I think the problem is in "conda init". That sets it up so that you can use 
"conda activate" in a shell and then can continue using that activated 
environment in the original shell. For that, the "conda" command must run 
as a function in the shell, not as an executable called from the shell 
(because one cannot scribble in the environment of the parent process -- at 
least not without horrible hackery).

I was not able to use miniforge without allowing it to do a "conda init". 
That's the part I don't like because it makes me expect that also other 
users who want to use the conda install of sage "the conda way" will have 
to have their ".bashrc" changed and I don't think that's a reasonable thing 
to ask just for people to run sage.


That goes beyond my knowledge of the conda internals. I would suggest you 
just open an issue in the miniforge repo about the need for "conda init".

 

There is obviously a solution: have something like "conda-shell" which 
starts a *subshell* with the conda initialization inserted and/or an 
environment activated. We know which file conda wants "dot-loaded" into the 
shell, so that's the one to dot-load for the subshell initialization.
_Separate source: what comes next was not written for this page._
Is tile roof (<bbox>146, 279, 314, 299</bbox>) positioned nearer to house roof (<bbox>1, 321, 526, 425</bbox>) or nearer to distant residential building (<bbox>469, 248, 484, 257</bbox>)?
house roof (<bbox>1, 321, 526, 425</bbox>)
That's basically what "sage -sh" does. I do not know if that exists 
already. If it does then I think my complaint is that the sage 
documentation doesn't point to it.

It may also be that the "sage" script itself already sets up a strong 
enough environment that, once installed, conda-sage doesn't actually need 
conda activation in order to run properly (my limited tests point in that 
direction). In that case it would still be good if there were a 
"conda-shell" to install conda-sage with, so that one doesn't need to worry 
about "conda init" and sanitizing one's ".bashrc" afterwards.


Note that if you use conda then there is no need for sage-the-distro (and 
thus, in particular, for the sage shell env init). In particular, if you 
install sage via conda (conda create -n sage sage) then you only have a 
"sage" script/cli available if you first activate the conda env (conda 
activate sage). We could add to the documentation instructions on how to 
setup a custom subshell that automatically activates the sage conda env. I 
like that idea. Without trying, a bash script with ` #!/usr/bin/env conda 
run -n sage sage` should do the job.